Start of Document excerpt
Lawrence McGurty, a tremendous life

10.24.04Larry

Lawrence "Mac" McGurty passed away Oct. 9 at the age of 93. His life encompassed the major events and movements of the last century, many that he participated in as an activist rather than an observer.

Born in l915 to Estelle Raport McGurty and Edward McGurty in Pittsburgh, Pa., Lawrence's parents were committed to the struggle for workers' rights in the early years of the 20th century.

When his mother died at the age of 28, and his father was in a tuberculosis sanatorium, Lawrence was raised by his grandmother and aunt. He was raised as a Catholic, but later left the faith when he became active in industrial unionism during the Great Depression of the 1930s.

Lawrence McGurty joined the U.S. Army in 1940 and fought in the Pacific from 1942-1945, being awarded three Bronze Stars. It was during his years of service that he met and married Mildred Davis of Memphis, Tenn. Mildred was the sister of William "Red" Davis, who was also a great fighter unionism, civil rights and peace. Mildred shared these same values. Their daughter, Mary, was born in 1943.

After the war, the McGurty family settled in Memphis. Larry worked on the Mississippi River, as a member of the National Maritime Union until red-baiting ended his and his brother-in-law's days there. They both continued to work for unionism and racial equality.

In 1951, Lawrence and Mildred were very active in trying to save Willie McGee, an African American man from Mississippi who was to become a victim of legal lynching for the supposed rape of a white woman.
End of Document excerpt
**Parts of the exercise:**
- 1) Please copy the records word for word, starting at the first line of the records and ending at the line that contains "324;0;375;157".
- 2) Continue the obituary of Lawrence McGurty from the point where it stops.
Start of Stored data
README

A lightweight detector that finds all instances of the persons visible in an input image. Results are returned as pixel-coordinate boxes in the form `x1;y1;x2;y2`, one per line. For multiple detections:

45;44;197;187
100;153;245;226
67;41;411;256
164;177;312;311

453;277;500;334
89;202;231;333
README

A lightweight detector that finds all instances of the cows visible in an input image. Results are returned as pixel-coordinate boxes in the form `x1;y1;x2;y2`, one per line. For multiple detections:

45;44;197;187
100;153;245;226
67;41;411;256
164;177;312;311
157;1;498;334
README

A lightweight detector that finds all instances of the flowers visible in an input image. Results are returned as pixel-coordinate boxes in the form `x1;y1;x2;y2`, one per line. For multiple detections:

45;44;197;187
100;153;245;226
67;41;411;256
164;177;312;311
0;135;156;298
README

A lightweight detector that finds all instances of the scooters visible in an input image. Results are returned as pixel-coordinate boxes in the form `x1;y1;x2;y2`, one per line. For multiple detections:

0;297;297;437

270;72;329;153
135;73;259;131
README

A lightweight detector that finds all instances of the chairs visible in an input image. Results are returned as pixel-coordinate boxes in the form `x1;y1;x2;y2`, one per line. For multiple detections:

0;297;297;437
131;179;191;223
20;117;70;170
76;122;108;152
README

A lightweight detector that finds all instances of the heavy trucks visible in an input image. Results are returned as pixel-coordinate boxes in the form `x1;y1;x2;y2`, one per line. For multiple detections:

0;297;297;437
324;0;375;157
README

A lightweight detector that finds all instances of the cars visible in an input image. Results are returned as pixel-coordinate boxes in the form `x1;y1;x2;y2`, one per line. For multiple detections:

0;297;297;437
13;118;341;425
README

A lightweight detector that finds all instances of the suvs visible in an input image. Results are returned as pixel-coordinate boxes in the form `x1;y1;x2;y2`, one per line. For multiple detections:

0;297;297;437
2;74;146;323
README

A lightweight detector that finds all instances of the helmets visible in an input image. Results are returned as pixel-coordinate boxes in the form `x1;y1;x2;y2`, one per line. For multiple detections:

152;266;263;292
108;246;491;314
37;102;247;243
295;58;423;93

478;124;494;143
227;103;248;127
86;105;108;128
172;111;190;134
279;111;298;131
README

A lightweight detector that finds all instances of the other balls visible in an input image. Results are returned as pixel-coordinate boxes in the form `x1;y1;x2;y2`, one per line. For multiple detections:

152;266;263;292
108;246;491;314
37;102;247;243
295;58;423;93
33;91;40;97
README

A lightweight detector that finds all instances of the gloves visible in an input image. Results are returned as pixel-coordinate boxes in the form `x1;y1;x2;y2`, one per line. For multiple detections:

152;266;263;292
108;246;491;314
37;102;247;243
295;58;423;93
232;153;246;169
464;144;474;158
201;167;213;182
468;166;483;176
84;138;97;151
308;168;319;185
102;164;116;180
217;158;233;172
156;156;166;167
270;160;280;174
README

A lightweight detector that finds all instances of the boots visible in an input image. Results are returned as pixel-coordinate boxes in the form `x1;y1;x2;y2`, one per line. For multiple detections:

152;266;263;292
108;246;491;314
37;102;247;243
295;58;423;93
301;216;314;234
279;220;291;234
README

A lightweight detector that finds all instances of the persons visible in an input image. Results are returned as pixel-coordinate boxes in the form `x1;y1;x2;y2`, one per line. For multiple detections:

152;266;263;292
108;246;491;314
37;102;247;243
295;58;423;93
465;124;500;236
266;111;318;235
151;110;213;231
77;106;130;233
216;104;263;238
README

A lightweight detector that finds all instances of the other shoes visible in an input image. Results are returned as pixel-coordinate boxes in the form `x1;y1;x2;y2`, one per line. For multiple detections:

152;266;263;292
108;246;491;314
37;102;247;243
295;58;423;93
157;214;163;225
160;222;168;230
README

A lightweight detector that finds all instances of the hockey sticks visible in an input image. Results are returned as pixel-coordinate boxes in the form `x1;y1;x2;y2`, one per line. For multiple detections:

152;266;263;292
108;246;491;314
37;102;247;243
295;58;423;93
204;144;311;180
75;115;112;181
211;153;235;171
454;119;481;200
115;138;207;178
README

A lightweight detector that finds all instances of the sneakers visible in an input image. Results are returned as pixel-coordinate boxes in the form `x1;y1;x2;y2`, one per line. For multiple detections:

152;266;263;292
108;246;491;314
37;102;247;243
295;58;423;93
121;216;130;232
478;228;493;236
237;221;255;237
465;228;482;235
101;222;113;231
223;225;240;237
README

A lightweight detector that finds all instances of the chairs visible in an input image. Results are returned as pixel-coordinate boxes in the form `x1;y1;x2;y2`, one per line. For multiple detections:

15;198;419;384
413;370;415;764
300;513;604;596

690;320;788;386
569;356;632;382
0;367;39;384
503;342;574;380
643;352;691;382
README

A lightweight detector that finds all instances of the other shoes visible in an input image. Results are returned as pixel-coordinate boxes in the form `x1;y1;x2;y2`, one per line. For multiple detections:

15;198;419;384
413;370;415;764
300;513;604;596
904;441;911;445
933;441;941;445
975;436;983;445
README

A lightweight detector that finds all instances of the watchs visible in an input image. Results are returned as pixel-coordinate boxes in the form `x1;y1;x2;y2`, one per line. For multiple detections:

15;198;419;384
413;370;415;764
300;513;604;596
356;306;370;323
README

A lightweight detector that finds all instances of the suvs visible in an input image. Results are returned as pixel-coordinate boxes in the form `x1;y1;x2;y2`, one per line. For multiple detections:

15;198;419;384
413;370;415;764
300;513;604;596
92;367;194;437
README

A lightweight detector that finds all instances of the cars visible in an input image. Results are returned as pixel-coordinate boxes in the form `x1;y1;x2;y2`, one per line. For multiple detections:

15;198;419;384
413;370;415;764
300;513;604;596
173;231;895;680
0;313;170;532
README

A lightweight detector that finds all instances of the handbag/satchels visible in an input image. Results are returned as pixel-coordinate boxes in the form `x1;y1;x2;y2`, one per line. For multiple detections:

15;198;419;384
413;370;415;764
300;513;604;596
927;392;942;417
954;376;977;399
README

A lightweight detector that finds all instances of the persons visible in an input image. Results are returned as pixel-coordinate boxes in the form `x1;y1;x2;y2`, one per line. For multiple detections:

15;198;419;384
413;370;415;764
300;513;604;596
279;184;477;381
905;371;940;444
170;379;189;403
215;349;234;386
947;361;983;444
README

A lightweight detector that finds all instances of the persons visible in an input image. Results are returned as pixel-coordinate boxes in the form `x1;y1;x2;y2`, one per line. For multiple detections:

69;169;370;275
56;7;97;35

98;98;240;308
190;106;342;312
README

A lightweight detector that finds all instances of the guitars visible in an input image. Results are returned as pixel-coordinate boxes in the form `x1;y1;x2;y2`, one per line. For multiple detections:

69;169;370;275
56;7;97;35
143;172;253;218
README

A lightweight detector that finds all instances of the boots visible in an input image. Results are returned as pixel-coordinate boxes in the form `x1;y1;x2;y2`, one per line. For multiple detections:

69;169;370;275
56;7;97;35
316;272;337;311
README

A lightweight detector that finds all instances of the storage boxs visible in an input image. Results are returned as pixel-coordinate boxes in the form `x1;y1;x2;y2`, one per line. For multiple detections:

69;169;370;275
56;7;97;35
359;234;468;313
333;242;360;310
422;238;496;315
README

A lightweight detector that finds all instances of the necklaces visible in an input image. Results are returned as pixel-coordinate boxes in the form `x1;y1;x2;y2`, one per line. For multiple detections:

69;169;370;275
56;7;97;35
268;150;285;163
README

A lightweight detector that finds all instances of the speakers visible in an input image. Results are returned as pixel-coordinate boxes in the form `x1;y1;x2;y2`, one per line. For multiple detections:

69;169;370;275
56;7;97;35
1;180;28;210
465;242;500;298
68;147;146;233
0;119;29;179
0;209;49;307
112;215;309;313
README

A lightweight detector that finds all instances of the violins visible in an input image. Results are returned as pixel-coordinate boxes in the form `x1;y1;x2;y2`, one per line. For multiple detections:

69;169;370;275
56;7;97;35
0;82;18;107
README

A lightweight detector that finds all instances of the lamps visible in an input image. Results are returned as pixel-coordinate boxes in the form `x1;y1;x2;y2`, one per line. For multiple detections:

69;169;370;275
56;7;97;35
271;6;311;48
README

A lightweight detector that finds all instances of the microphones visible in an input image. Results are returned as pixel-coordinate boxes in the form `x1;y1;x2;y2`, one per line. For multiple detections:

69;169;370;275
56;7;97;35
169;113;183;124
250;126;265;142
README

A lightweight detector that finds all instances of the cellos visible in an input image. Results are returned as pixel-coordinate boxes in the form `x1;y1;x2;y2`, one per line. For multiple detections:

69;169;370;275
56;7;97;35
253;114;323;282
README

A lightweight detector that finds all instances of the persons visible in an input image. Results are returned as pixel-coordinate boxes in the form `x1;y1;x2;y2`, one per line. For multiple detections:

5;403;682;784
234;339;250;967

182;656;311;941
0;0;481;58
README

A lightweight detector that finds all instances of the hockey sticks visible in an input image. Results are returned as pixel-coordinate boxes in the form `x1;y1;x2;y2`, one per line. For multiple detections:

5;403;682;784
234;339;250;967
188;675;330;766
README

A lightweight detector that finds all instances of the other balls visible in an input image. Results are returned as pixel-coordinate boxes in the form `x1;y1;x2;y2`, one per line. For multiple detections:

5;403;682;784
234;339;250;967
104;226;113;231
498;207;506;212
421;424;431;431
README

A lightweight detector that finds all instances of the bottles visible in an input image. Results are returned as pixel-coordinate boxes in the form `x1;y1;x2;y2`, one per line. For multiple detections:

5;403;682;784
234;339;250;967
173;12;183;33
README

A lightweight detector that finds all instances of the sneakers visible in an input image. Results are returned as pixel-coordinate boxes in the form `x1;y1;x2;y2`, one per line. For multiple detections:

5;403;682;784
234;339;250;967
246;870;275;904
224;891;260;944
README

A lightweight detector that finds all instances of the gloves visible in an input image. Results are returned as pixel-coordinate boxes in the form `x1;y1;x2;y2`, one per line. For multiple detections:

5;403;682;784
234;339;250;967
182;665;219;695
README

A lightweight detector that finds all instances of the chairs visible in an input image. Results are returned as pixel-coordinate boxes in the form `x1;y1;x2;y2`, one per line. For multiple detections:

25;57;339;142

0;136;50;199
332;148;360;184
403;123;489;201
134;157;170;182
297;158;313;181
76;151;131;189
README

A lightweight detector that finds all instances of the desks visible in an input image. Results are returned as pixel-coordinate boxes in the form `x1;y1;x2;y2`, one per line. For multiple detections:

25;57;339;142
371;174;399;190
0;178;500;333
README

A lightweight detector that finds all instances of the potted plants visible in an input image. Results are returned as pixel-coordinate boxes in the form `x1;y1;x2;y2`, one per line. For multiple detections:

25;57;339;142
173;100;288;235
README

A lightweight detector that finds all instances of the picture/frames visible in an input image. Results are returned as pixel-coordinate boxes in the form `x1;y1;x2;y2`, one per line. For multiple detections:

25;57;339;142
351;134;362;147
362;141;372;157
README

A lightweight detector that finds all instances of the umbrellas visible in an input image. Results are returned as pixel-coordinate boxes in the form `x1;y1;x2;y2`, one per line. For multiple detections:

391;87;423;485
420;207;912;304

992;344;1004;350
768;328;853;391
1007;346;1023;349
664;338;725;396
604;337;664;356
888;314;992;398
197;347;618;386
End of Stored data
**Final answers:**
- 1)
README

A lightweight detector that finds all instances of the persons visible in an input image. Results are returned as pixel-coordinate boxes in the form `x1;y1;x2;y2`, one per line. For multiple detections:

45;44;197;187
100;153;245;226
67;41;411;256
164;177;312;311

453;277;500;334
89;202;231;333
README

A lightweight detector that finds all instances of the cows visible in an input image. Results are returned as pixel-coordinate boxes in the form `x1;y1;x2;y2`, one per line. For multiple detections:

45;44;197;187
100;153;245;226
67;41;411;256
164;177;312;311
157;1;498;334
README

A lightweight detector that finds all instances of the flowers visible in an input image. Results are returned as pixel-coordinate boxes in the form `x1;y1;x2;y2`, one per line. For multiple detections:

45;44;197;187
100;153;245;226
67;41;411;256
164;177;312;311
0;135;156;298
README

A lightweight detector that finds all instances of the scooters visible in an input image. Results are returned as pixel-coordinate boxes in the form `x1;y1;x2;y2`, one per line. For multiple detections:

0;297;297;437

270;72;329;153
135;73;259;131
README

A lightweight detector that finds all instances of the chairs visible in an input image. Results are returned as pixel-coordinate boxes in the form `x1;y1;x2;y2`, one per line. For multiple detections:

0;297;297;437
131;179;191;223
20;117;70;170
76;122;108;152
README

A lightweight detector that finds all instances of the heavy trucks visible in an input image. Results are returned as pixel-coordinate boxes in the form `x1;y1;x2;y2`, one per line. For multiple detections:

0;297;297;437
324;0;375;157

- 2)
In 1957, Lawrence appeared before HUAC (House Committee on Un American Activities) - for the second time - hounded for his beliefs and activities. Sen. James Eastland was the head of that particular committee, and the result was that all of Lawrence's employment opportunities in the South came to an end. At the age of 42, he moved to Chicago, enrolled in college and became a teacher. He taught for 20 years, retiring in l981.

All of those years, he continued to work for union rights and representation, forming a successful teachers' union chapter, which is still working for the rights of its members.

He and Mildred protested actively against the Vietnam War. He was in the l968 Democratic National Convention protest in Chicago, being tear-gassed in Grant Park with his nephew, Sam Davis.

Mildred passed away in 2001 and Lawrence continued working for the same causes on his own. Their generation has paved the way for the new one, which is working to improve the lives of all Americans in education, jobs and health care.

A memorial to celebrate Lawrence McGurty's life will be held on Nov. 1 at 2 p.m. at the Beverly Unitarian Church, 10244 S Longwood Dr., in Chicago.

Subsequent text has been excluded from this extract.